▶ _Estratto del documento_
---*---
Questo è un passaggio chiave non solo del conflitto in Ucraina, che va avanti, ma della definizione di un nuovo equilibrio internazionale, che è la posta in gioco di questa guerra. Gli Stati Uniti tentano la doppia spinta: a est, affrontano la Cina, con l’intenzione di forzarla ad abbandonare ogni ambiguità di campo. Questo venerdì le interlocuzioni si sono svolte al più alto livello: il presidente statunitense Joe Biden si è collegato per quasi due ore in videochiamata con il suo omologo cinese Xi Jinping. A ovest, Washington preme perché l’Ue, già sua alleata, vada allo scontro finale di contromisure con Mosca, anche sul fronte energetico. Il segnale della presenza di Washington al tavolo delle decisioni europee arriva dalle parole dello stesso premier italiano. Mario Draghi osserva infatti, riferendosi all’agenda di Biden per la prossima settimana: «Non ricordo altre occasioni nelle quali un presidente Usa abbia partecipato di persona a un Consiglio europeo». In vista del vertice Ue, il governo Draghi lavora su energia e debito comune; rafforza l’alleanza meridionale sul primo fronte, e tiene i dialoghi aperti coi paesi frugali per il secondo. Mentre il fronte occidentale si compatta, Vladimir Putin tiene i contatti sia con il cancelliere tedesco sia con il presidente francese.
---*---
▶ _Dati dell'esercizio_
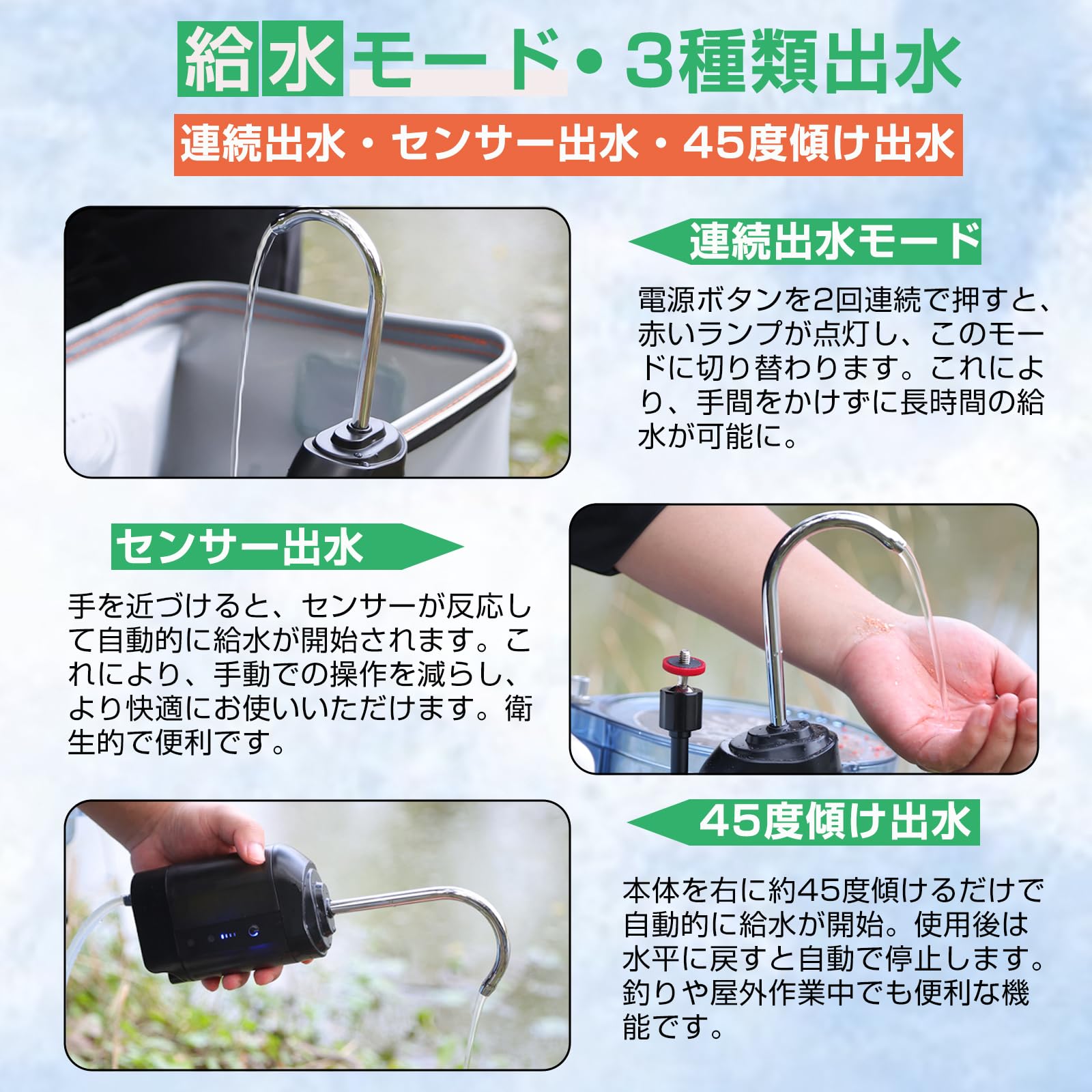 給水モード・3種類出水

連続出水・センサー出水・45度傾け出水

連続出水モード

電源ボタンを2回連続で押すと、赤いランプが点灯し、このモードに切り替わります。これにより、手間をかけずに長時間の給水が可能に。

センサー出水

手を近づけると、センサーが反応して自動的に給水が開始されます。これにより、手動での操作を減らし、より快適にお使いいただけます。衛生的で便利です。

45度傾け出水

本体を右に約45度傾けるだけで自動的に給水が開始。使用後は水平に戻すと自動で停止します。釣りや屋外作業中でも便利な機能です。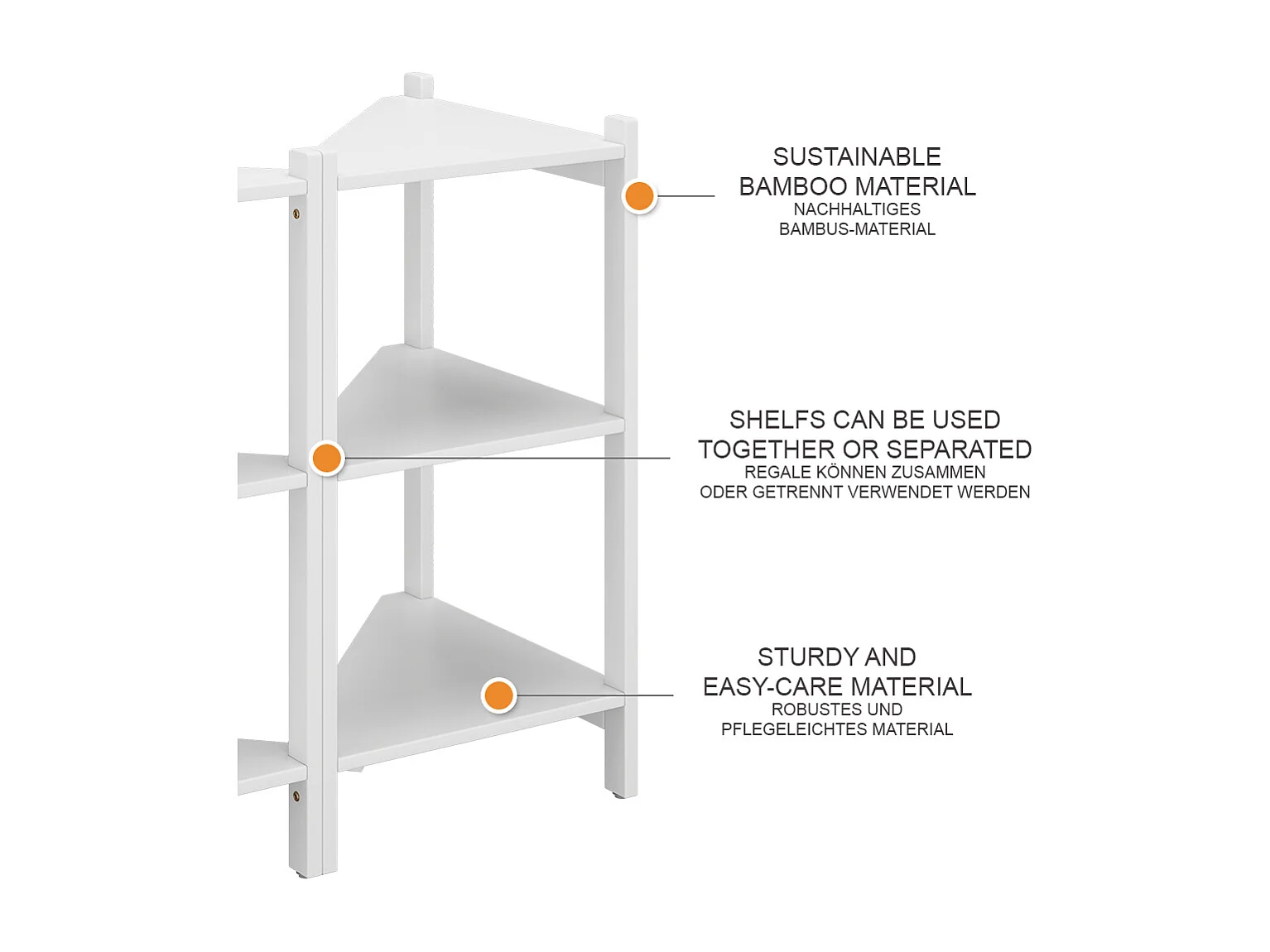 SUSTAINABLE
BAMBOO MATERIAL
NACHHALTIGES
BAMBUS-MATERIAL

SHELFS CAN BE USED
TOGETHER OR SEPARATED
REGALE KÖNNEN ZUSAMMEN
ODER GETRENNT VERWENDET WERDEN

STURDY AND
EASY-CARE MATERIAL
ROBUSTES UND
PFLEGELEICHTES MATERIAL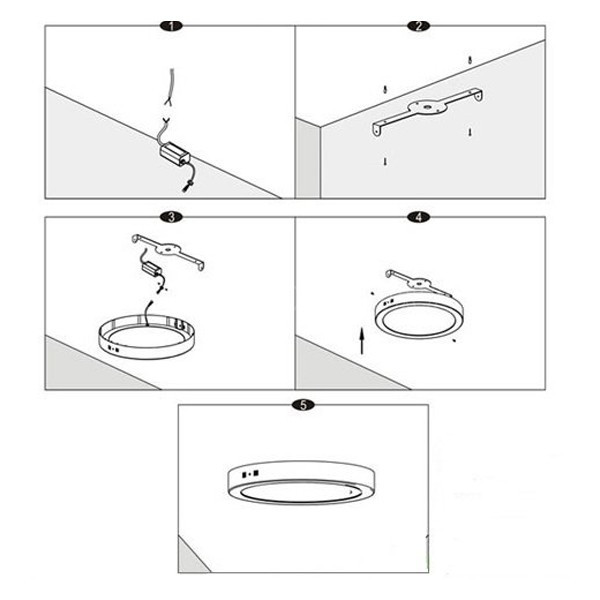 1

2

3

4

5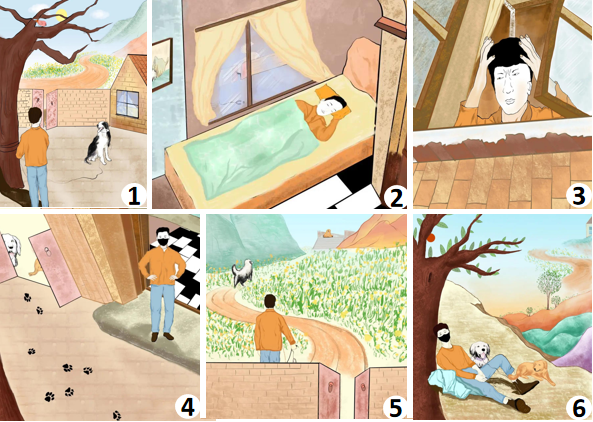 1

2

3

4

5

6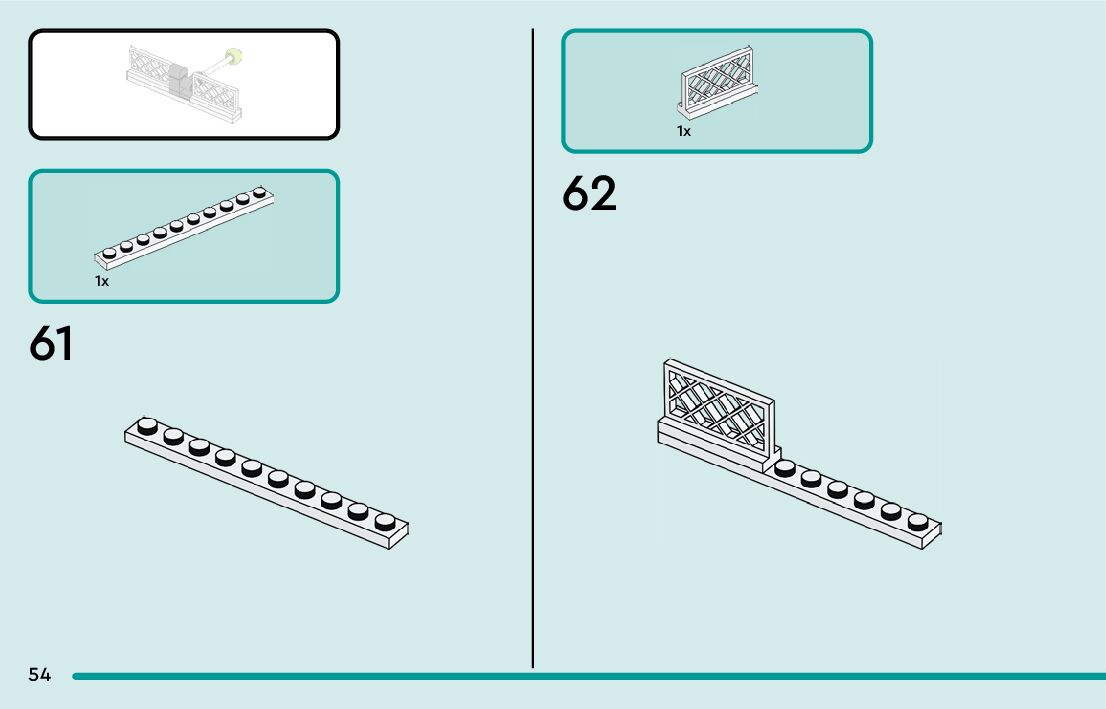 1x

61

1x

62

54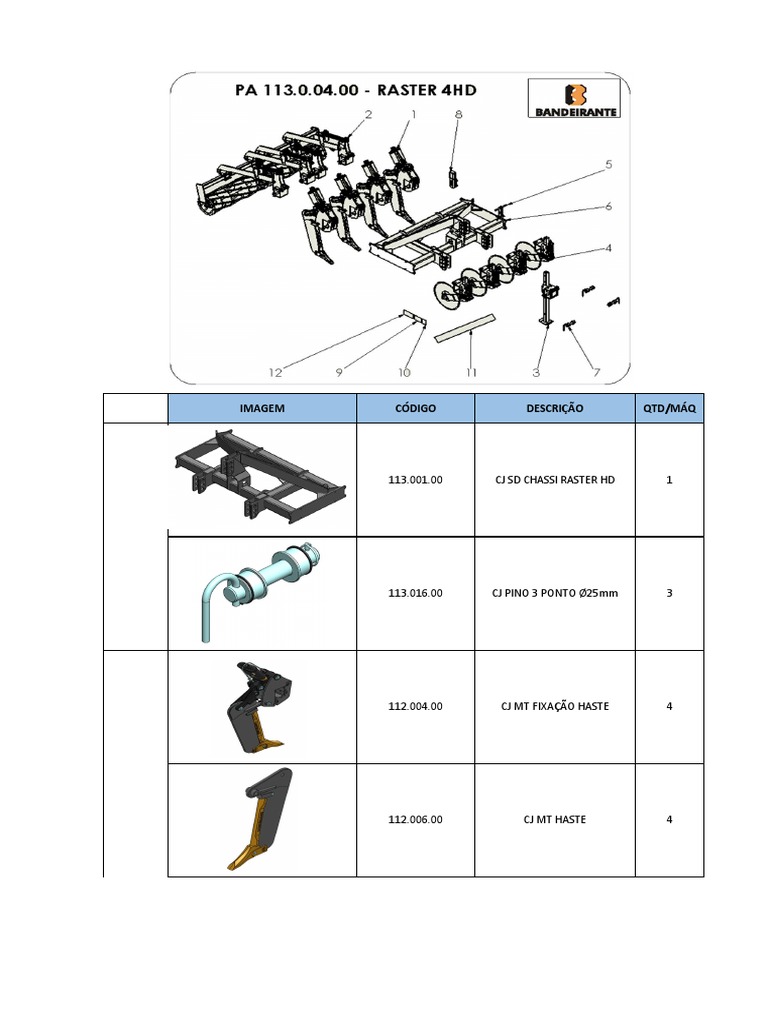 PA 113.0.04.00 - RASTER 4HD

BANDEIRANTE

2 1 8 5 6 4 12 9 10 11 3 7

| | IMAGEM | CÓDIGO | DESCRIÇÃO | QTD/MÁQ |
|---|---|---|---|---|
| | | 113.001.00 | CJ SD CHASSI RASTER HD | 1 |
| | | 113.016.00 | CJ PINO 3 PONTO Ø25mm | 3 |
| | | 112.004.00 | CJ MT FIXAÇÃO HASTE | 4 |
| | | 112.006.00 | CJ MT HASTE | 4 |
---*---
▶ _Consegne_
1. Rispondi per favore a queste domande sull'articolo sulla guerra in Ucraina:
(a) Per quanto tempo Joe Biden è rimasto collegato in videochiamata con Xi Jinping?
(b) Su quali due temi lavora il governo Draghi in vista del vertice Ue?
(c) Con quali due leader tiene i contatti Vladimir Putin?
2. Porta avanti l'articolo sulla guerra in Ucraina a partire dalla sua ultima frase.
I dati provengono da una fonte diversa dall'articolo sulla guerra in Ucraina.

▶ _Soluzioni_
1.
(a) Per quasi due ore.
(b) Su energia e debito comune.
(c) Con il cancelliere tedesco e con il presidente francese.

2.
Biden affronta Xi

L’obiettivo più ambizioso degli Stati Uniti è che Xi Jinping «scelga la parte giusta della storia», per usare le parole di Wendy Sherman, la vicesegretaria di Stato. Prima che fosse Biden in persona a parlare con il presidente cinese, ci sono state ore di incontri preparatori, a Roma, tra le diplomazie dei due paesi. Poi la videochiamata di due ore durante la quale l’obiettivo si modula: evitare, quantomeno, che Pechino non aiuti concretamente la Russia. Il che non vuol dire necessariamente supporto militare, come Washington ha ventilato, ma anche solo addolcire a Mosca il peso delle sanzioni occidentali fornendole vie di fuga. Dopo un primo scambio di moniti – gli Usa che arrivano alla telefonata sventolando come monito contromisure verso Pechino stessa, la Cina che respinge «minacce e coercizioni» – i due leader hanno concluso che lo scontro frontale non conviene a nessuno. Pechino, che invita a un dialogo tra Usa, Nato e Mosca, dice di aver portato a casa un punto chiave: che Biden non sostenga l’indipendenza di Taiwan. La Casa Bianca rivendica di non volere «una nuova Guerra fredda».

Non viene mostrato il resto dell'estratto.